Aim of the task: Find the line with "order: Artiodactyla" in the records below. Copy it and every line after it, up to and including the line with "category: wildebeest".
■ ■ ■ ■ ■
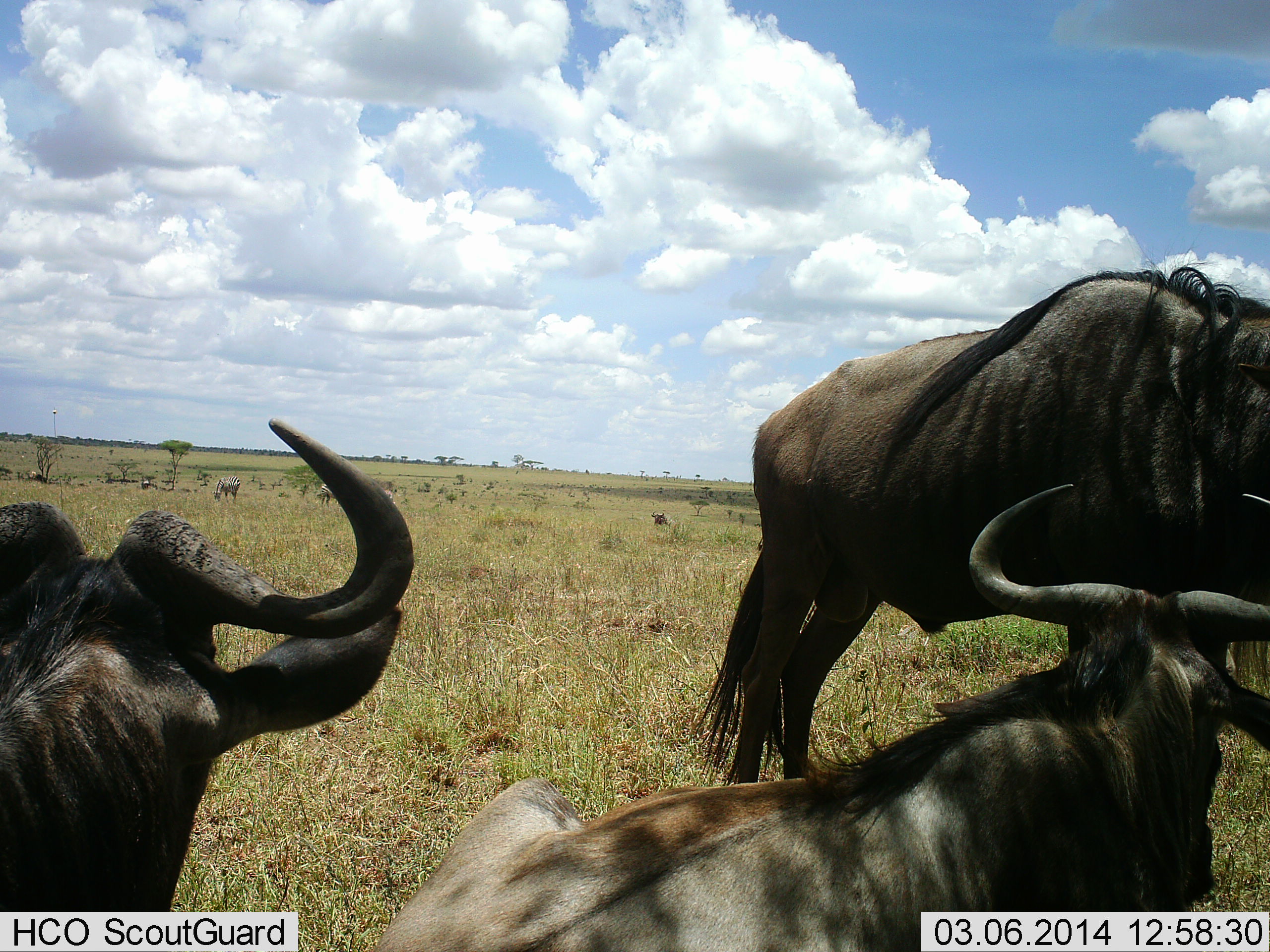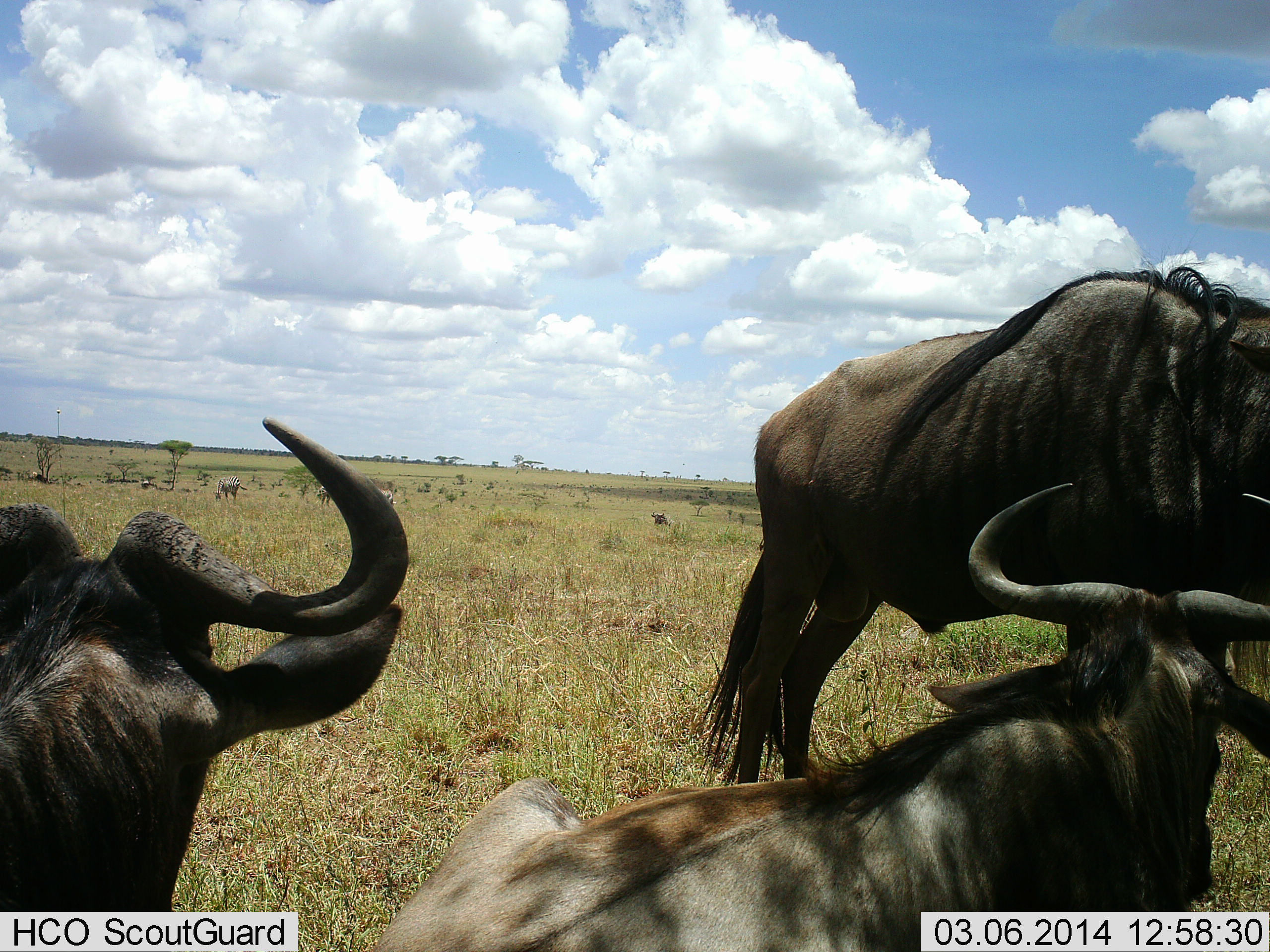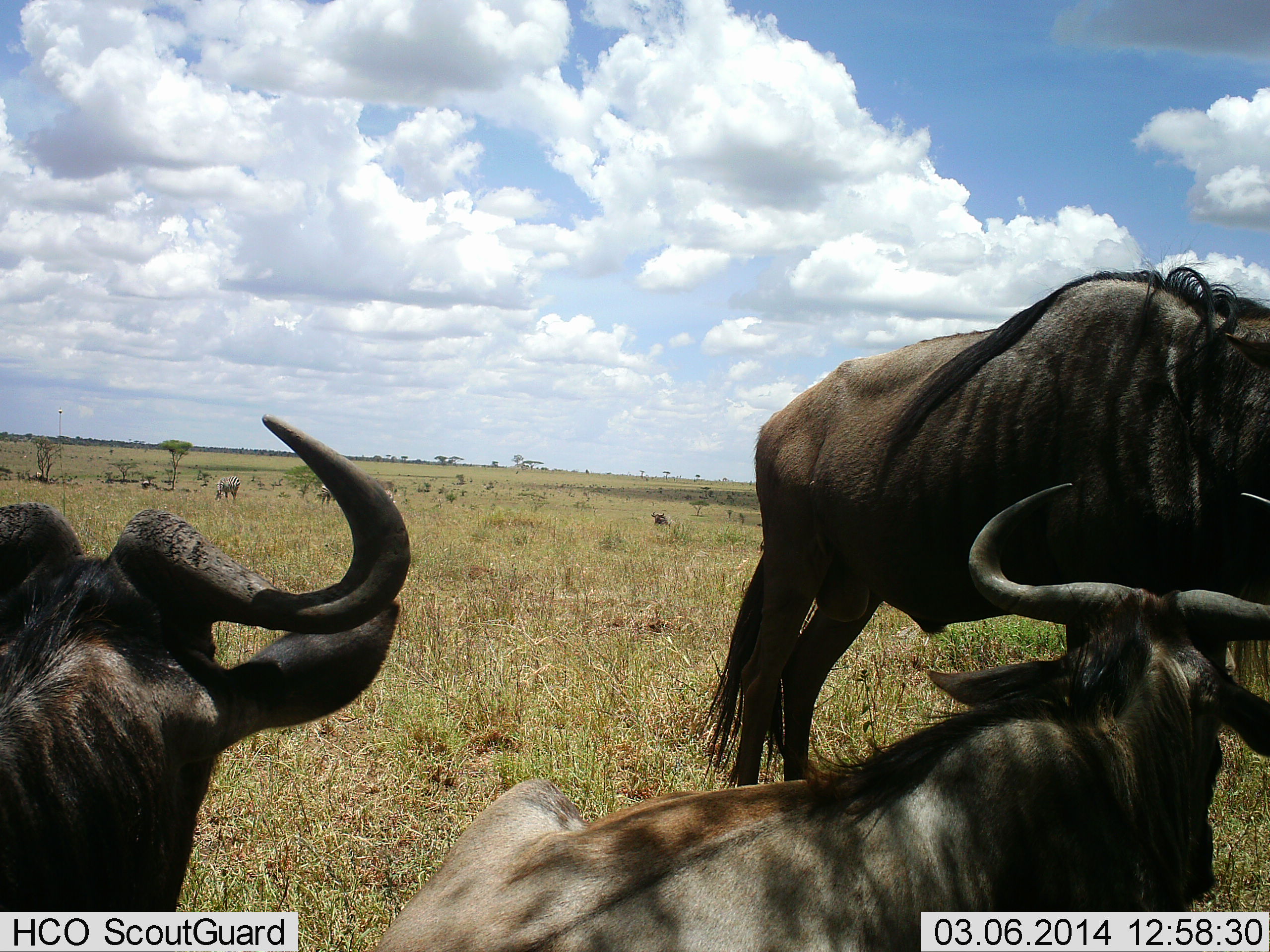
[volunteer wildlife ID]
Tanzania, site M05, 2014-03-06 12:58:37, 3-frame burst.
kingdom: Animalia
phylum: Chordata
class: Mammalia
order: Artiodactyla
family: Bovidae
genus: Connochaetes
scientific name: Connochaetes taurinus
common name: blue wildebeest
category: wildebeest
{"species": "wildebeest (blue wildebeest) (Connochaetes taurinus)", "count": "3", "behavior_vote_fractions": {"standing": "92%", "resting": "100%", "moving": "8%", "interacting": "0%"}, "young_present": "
■ ■ ■ ■ ■
Task response:
order: Artiodactyla
family: Bovidae
genus: Connochaetes
scientific name: Connochaetes taurinus
common name: blue wildebeest
category: wildebeest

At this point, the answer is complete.